The measurement of oxygen, which is reported in mmHg as partial pressure (PO2), is facilitated by a diffusible palladium porphyrin phosphorescence probe. Bound to albumin, it remains confined to tissue, vascular, and organ compartments. In vivo, exposed preparations are treated topically to report the PO2 outside the blood vessels, or an intravascular infusion can report blood PO2 from any perfused location. Measurement sites are covered with a transparent, oxygen-impermeable membrane to prevent desiccation and atmospheric oxygen contamination.
Our Carl Zeiss microscope is equipped with high numerical aperture objectives, a monochromatic excitation laser, an ultra-sensitive Hamamatsu photomultiplier tube, and customized signal conditioning to provide superior signal quality and clarity. Site localization and sampling are conducted with micrometer precision, enabling the determination of oxygen gradients across capillaries and individual muscle fibers. Data collection and digitization are handled by a National Instruments data acquisition (DAQ) system capable of processing two million data points per second. When the probe diffuses into the interstitium and is combined with topical pneumatic compression to halt blood flow, PQM facilitates accurate measurements of oxygen consumption (VO2) with exceptional temporal and spatial resolution.
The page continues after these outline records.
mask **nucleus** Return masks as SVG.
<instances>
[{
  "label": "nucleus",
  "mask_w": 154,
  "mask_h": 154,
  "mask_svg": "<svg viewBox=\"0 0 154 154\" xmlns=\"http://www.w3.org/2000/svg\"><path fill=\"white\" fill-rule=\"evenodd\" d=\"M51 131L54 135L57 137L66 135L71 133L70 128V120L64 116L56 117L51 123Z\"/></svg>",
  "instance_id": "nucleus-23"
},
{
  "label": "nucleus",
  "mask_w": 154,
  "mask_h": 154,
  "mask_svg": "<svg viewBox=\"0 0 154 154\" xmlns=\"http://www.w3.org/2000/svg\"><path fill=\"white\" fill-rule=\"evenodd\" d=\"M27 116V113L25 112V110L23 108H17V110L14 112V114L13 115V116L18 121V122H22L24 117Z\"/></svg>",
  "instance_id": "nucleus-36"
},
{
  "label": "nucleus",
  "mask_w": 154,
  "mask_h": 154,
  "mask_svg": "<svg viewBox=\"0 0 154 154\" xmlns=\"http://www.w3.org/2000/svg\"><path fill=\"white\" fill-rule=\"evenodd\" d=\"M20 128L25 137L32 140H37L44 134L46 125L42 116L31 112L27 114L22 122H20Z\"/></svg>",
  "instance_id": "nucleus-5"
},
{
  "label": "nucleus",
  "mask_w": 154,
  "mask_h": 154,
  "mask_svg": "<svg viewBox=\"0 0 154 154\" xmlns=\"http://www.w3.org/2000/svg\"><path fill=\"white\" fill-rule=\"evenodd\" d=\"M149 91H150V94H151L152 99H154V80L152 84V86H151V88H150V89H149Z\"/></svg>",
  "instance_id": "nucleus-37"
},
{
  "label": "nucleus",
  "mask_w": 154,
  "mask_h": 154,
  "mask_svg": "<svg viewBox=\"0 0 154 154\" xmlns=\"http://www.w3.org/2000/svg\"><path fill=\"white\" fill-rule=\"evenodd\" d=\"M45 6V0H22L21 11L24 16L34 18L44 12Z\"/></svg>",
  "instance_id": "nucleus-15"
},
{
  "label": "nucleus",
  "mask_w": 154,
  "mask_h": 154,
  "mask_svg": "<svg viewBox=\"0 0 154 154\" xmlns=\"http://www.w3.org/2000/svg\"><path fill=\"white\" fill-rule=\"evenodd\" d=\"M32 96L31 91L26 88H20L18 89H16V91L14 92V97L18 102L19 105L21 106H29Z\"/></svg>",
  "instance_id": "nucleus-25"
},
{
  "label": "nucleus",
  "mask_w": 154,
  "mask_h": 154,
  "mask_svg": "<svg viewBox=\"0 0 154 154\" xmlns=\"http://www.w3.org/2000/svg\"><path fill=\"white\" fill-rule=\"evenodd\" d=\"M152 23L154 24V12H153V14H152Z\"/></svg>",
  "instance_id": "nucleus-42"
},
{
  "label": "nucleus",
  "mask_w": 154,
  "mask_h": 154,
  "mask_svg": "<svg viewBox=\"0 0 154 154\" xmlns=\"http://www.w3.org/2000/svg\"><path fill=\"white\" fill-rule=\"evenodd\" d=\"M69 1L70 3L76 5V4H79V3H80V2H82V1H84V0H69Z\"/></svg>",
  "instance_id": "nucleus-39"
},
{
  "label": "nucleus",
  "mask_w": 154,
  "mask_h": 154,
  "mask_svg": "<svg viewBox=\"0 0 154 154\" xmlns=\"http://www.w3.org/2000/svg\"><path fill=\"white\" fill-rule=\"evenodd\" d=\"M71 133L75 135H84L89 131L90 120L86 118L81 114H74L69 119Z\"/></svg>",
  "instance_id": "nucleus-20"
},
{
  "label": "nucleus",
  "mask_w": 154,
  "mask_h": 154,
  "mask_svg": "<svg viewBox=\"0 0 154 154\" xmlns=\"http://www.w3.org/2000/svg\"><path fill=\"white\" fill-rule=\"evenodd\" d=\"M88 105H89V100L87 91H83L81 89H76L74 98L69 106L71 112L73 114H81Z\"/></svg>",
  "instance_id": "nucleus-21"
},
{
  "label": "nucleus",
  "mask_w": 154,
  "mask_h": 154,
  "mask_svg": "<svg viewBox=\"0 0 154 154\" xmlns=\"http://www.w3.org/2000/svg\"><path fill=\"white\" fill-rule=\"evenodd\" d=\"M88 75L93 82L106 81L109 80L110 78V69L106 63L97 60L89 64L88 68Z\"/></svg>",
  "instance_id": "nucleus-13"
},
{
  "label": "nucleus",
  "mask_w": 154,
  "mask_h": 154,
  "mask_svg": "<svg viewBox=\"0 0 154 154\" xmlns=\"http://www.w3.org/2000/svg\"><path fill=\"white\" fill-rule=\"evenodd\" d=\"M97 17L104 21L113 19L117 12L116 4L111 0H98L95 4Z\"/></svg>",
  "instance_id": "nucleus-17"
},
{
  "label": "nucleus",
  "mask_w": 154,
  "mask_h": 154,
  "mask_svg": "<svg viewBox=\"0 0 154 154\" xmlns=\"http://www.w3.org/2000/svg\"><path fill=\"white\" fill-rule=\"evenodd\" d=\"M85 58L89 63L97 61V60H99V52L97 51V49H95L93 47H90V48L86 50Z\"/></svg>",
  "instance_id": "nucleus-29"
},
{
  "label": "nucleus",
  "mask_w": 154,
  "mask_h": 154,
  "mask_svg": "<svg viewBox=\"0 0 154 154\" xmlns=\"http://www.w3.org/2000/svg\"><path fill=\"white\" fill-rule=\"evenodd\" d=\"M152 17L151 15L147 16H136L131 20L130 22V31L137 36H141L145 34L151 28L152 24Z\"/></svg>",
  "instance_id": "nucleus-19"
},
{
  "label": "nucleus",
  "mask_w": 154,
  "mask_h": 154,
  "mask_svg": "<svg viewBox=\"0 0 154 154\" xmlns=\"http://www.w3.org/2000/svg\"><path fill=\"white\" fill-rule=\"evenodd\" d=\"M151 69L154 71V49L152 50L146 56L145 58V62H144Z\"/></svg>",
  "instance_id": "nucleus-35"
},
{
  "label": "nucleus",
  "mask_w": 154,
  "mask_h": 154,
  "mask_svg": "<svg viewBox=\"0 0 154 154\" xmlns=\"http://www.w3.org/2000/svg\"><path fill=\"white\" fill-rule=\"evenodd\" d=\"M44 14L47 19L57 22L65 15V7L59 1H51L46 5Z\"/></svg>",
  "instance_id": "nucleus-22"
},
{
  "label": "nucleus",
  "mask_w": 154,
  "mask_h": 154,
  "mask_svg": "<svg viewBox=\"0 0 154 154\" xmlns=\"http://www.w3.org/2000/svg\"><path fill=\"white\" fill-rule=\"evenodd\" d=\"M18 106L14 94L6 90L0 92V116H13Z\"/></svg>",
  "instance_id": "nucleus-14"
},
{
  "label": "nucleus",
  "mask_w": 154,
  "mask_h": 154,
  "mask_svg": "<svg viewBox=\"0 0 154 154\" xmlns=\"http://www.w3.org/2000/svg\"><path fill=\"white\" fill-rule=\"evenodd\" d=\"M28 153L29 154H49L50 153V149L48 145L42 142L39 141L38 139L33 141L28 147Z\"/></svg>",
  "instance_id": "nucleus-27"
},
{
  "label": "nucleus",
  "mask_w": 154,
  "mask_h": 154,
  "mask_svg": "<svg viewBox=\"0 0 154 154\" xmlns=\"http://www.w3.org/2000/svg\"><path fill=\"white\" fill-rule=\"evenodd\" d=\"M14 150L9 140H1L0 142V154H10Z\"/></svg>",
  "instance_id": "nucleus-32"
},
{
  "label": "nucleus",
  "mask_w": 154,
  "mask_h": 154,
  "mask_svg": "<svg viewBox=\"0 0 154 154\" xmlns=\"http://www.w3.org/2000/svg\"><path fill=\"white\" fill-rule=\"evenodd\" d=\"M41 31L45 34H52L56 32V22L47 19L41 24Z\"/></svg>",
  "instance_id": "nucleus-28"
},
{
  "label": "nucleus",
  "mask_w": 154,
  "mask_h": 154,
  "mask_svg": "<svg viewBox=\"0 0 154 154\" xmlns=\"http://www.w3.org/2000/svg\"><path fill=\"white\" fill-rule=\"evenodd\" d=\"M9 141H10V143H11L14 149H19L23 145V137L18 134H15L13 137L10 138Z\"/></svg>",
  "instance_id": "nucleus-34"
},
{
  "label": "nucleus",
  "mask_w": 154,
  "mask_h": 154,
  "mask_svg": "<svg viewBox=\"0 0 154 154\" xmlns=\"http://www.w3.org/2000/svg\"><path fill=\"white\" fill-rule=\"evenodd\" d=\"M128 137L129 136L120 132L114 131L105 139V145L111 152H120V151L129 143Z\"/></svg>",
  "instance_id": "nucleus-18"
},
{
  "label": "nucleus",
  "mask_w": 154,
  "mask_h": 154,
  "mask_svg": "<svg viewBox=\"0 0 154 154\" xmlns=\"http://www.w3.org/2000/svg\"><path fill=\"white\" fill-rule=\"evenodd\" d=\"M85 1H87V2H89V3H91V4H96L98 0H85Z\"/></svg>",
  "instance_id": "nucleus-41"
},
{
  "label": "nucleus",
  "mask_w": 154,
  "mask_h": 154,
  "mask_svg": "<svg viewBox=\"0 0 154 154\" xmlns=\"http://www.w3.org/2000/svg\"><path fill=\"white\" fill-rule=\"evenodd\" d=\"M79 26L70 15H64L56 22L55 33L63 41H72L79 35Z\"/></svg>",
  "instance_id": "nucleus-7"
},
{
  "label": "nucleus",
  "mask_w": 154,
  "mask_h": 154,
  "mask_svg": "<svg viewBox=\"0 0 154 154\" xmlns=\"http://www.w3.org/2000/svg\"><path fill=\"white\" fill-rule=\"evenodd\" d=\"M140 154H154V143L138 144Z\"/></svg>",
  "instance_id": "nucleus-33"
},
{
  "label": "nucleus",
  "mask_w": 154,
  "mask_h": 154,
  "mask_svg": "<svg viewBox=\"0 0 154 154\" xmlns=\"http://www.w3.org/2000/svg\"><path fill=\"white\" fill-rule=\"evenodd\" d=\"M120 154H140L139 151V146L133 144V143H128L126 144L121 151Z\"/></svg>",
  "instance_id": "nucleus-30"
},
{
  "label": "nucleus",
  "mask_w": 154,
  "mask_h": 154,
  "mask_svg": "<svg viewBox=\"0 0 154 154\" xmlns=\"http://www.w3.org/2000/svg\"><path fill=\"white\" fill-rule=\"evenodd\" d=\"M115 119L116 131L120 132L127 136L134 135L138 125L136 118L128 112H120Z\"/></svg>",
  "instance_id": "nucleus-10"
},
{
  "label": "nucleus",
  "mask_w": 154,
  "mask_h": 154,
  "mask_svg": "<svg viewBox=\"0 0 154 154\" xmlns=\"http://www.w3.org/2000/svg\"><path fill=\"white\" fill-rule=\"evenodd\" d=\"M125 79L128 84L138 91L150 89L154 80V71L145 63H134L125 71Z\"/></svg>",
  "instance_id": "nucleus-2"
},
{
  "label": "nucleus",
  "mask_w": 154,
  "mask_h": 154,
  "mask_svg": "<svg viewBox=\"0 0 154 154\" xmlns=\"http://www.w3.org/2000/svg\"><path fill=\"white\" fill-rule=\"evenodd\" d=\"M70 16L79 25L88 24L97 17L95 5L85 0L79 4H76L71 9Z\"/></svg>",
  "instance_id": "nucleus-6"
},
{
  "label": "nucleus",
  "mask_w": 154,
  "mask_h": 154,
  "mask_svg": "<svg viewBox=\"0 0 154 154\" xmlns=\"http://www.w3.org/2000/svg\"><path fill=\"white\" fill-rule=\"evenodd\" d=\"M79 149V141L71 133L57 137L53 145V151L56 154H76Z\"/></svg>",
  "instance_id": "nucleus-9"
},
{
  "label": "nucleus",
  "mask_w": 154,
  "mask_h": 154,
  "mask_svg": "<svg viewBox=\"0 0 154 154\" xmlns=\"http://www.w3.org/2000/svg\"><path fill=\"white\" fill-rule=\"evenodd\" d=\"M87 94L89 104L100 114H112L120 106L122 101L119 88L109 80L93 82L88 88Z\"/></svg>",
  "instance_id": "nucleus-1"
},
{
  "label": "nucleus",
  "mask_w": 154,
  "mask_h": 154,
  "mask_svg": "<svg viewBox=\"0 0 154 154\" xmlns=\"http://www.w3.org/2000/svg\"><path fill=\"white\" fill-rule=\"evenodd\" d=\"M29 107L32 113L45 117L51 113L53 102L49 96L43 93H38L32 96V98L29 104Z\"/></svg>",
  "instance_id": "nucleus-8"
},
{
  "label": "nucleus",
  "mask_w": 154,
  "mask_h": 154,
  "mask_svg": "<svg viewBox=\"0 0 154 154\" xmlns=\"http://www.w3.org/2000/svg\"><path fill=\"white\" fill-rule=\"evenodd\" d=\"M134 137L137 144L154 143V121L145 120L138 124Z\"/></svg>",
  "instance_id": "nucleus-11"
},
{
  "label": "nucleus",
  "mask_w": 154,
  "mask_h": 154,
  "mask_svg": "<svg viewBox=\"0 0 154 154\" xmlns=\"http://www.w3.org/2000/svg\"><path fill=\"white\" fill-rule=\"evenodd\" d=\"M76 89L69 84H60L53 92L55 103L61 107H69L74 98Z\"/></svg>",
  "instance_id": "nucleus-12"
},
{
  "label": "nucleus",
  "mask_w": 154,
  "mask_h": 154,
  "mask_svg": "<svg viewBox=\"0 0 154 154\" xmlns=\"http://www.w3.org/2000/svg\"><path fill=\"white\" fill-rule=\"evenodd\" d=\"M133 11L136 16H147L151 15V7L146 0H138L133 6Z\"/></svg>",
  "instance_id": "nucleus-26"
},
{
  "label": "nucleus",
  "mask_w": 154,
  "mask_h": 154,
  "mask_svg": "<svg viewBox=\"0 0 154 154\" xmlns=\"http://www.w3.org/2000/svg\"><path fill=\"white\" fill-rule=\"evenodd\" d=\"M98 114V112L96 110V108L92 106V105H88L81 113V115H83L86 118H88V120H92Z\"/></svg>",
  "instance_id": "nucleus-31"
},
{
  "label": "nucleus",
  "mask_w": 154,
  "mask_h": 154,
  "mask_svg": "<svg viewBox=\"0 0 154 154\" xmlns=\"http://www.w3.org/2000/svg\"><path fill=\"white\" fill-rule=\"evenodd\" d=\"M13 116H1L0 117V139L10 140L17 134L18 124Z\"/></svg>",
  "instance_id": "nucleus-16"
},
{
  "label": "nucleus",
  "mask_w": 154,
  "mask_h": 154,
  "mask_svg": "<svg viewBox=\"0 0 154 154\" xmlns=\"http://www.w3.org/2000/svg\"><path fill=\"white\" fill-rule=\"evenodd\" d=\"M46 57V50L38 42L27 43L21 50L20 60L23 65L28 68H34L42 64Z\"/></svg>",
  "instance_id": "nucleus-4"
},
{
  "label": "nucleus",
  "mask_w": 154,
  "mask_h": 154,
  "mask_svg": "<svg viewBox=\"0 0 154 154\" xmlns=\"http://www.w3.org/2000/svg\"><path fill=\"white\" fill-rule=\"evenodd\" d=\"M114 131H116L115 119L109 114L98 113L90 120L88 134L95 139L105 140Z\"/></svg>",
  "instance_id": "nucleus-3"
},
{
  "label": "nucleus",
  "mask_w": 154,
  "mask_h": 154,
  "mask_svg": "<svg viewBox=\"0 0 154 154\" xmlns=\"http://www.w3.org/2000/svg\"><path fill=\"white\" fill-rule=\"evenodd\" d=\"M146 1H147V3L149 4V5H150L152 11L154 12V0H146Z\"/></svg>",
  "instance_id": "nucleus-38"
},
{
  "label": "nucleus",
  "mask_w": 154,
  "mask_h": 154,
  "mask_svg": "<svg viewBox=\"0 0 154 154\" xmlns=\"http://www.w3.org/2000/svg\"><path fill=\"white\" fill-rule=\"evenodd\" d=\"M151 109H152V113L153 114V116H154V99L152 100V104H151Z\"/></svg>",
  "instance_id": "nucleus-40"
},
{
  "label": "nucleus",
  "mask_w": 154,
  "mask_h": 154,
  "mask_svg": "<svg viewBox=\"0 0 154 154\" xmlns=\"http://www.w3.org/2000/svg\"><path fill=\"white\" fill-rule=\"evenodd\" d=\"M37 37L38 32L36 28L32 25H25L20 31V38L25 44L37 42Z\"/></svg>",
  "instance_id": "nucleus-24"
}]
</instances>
This technology uses high-sensitivity signal processing from PQM with fiber optic leads for multi-site measurements in larger animals. The phosphorescence probe can be diffused into interstitial fluid and injected intravascularly, making all accessible tissues and organs measurable. The fiber optic leads are then placed near the target tissue or organ, which, if exposed surgically, is protected from atmospheric contamination by an oxygen-impermeable film. Measurements have a one-millimeter resolution at 10Hz. Multiple tissues and organs can be measured simultaneously to observe localized systemic responses to experimental interventions.